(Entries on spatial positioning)
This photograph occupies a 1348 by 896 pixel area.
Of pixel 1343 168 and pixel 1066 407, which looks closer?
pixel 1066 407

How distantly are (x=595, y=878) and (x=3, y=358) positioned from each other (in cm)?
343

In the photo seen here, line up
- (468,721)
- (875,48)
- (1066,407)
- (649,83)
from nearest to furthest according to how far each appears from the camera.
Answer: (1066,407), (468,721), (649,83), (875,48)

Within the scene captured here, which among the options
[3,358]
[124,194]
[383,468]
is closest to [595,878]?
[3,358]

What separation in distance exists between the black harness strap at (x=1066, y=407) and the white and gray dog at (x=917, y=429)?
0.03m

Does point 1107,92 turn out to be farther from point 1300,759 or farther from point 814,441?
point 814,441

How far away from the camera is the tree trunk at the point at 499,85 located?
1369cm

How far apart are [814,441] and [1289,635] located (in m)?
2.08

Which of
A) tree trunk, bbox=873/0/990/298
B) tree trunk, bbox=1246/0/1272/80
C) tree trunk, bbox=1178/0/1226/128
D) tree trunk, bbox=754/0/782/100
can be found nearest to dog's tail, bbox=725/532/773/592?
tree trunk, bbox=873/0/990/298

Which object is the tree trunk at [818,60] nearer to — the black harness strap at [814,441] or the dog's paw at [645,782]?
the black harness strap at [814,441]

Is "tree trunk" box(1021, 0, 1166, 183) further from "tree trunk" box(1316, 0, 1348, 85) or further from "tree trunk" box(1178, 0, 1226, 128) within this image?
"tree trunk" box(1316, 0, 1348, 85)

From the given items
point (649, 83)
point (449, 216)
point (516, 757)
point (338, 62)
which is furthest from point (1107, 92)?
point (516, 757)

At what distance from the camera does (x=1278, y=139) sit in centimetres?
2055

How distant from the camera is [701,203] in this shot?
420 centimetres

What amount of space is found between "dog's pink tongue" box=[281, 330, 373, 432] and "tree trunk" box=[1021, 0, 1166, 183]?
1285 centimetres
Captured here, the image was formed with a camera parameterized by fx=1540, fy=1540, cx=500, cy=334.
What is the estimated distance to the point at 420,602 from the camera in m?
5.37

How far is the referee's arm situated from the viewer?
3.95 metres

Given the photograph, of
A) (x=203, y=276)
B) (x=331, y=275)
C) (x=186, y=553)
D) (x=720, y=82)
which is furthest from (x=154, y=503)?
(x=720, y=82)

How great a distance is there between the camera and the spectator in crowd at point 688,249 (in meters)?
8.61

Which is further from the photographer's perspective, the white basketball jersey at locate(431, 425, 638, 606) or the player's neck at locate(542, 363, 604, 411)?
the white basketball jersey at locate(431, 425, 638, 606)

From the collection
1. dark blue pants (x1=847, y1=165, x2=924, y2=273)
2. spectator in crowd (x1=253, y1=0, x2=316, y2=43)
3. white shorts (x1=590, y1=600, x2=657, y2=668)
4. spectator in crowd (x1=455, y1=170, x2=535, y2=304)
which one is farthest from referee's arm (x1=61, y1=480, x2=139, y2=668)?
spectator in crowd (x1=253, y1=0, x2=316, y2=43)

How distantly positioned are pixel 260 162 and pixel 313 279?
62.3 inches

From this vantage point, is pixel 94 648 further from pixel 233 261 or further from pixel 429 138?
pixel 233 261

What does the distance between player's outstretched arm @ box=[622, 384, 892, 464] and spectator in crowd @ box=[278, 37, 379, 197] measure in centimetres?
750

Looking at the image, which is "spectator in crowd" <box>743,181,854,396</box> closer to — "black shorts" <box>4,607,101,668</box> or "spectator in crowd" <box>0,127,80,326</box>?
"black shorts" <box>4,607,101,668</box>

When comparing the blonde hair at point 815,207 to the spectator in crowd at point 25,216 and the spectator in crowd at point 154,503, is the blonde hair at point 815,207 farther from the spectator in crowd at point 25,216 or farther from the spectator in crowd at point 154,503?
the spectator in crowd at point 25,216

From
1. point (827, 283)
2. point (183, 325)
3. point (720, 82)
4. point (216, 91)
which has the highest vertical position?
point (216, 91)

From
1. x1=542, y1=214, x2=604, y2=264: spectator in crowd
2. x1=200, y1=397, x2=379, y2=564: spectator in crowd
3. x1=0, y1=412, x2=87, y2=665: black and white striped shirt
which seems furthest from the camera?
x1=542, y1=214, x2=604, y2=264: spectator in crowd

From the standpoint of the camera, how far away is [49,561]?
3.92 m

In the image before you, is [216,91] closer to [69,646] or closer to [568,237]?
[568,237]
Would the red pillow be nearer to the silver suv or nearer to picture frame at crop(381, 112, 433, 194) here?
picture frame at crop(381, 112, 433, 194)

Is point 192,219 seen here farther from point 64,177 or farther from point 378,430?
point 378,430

- DIRECTIVE: Print all of the entries exactly as they appear.

- WRITTEN RESPONSE:
This photograph occupies a 1348 by 896 pixel area.
Of pixel 1343 168 and pixel 1066 407, which looks closer?
pixel 1066 407

How distantly are (x=595, y=878) and (x=3, y=358) positioned from each other (in cm)?
343

In the photo seen here, line up
- (468,721)
- (875,48)
- (1066,407)
- (649,83)
from nearest to furthest according to how far each appears from the camera.
Answer: (1066,407), (468,721), (649,83), (875,48)

Within the scene captured here, which among the options
[3,358]
[124,194]
[383,468]
is closest to [595,878]?
[3,358]

What separation in distance exists between the black harness strap at (x=1066, y=407) and the white and gray dog at (x=917, y=429)?
0.03m

Does point 1107,92 turn out to be farther from point 1300,759 or farther from point 814,441?
point 814,441

How far away from the camera is the tree trunk at the point at 499,85 located?
1369cm

How far apart are [814,441] and [1289,635] located (in m)?
2.08

Which of
A) tree trunk, bbox=873/0/990/298
B) tree trunk, bbox=1246/0/1272/80
C) tree trunk, bbox=1178/0/1226/128
D) tree trunk, bbox=754/0/782/100
can be found nearest to dog's tail, bbox=725/532/773/592?
tree trunk, bbox=873/0/990/298

Which object is the tree trunk at [818,60] nearer to — the black harness strap at [814,441] or the dog's paw at [645,782]?
the black harness strap at [814,441]

Is "tree trunk" box(1021, 0, 1166, 183) further from "tree trunk" box(1316, 0, 1348, 85) or further from "tree trunk" box(1178, 0, 1226, 128) within this image?
"tree trunk" box(1316, 0, 1348, 85)

From the given items
point (649, 83)
point (449, 216)
point (516, 757)
point (338, 62)
which is furthest from point (1107, 92)?
point (516, 757)

At what distance from the camera does (x=1278, y=139) sit in centimetres?
2055

How distant from the camera is [701,203] in this shot?
420 centimetres

What amount of space is found between "dog's pink tongue" box=[281, 330, 373, 432] and "tree trunk" box=[1021, 0, 1166, 183]?
1285 centimetres
Captured here, the image was formed with a camera parameterized by fx=1540, fy=1540, cx=500, cy=334.
What is the estimated distance to the point at 420,602 from the camera in m?
5.37

How far is the referee's arm situated from the viewer?
3.95 metres

Given the photograph, of
A) (x=203, y=276)
B) (x=331, y=275)
C) (x=186, y=553)
D) (x=720, y=82)
which is furthest from (x=154, y=503)?
(x=720, y=82)

How great a distance is there between the camera and the spectator in crowd at point 688,249 (in meters)?
8.61

Which is further from the photographer's perspective, the white basketball jersey at locate(431, 425, 638, 606) or the player's neck at locate(542, 363, 604, 411)?
the white basketball jersey at locate(431, 425, 638, 606)

From the collection
1. dark blue pants (x1=847, y1=165, x2=924, y2=273)
2. spectator in crowd (x1=253, y1=0, x2=316, y2=43)
3. white shorts (x1=590, y1=600, x2=657, y2=668)
4. spectator in crowd (x1=455, y1=170, x2=535, y2=304)
which one is farthest from referee's arm (x1=61, y1=480, x2=139, y2=668)?
spectator in crowd (x1=253, y1=0, x2=316, y2=43)

How distantly positioned are pixel 260 162 and pixel 313 279?
62.3 inches

From this vantage point, is pixel 94 648 further from pixel 233 261 or further from pixel 429 138?
pixel 233 261

What does the distance between player's outstretched arm @ box=[622, 384, 892, 464] and spectator in crowd @ box=[278, 37, 379, 197] measure in centimetres?
750

Looking at the image, which is "spectator in crowd" <box>743,181,854,396</box> closer to — "black shorts" <box>4,607,101,668</box> or "spectator in crowd" <box>0,127,80,326</box>?
"black shorts" <box>4,607,101,668</box>

When comparing the blonde hair at point 815,207 to the spectator in crowd at point 25,216 and the spectator in crowd at point 154,503, is the blonde hair at point 815,207 farther from the spectator in crowd at point 25,216 or farther from the spectator in crowd at point 154,503?
the spectator in crowd at point 25,216

From
1. point (827, 283)
2. point (183, 325)
3. point (720, 82)
4. point (216, 91)
which has the highest vertical position?
point (216, 91)

From
1. x1=542, y1=214, x2=604, y2=264: spectator in crowd
2. x1=200, y1=397, x2=379, y2=564: spectator in crowd
3. x1=0, y1=412, x2=87, y2=665: black and white striped shirt
which seems furthest from the camera?
x1=542, y1=214, x2=604, y2=264: spectator in crowd

From the standpoint of the camera, how far away is [49,561]?
3.92 m

In the image before you, is [216,91] closer to [69,646] or closer to [568,237]?
[568,237]
Would the red pillow be nearer to the silver suv or nearer to picture frame at crop(381, 112, 433, 194) here?
picture frame at crop(381, 112, 433, 194)

Is point 192,219 seen here farther from point 64,177 or farther from point 378,430?
point 378,430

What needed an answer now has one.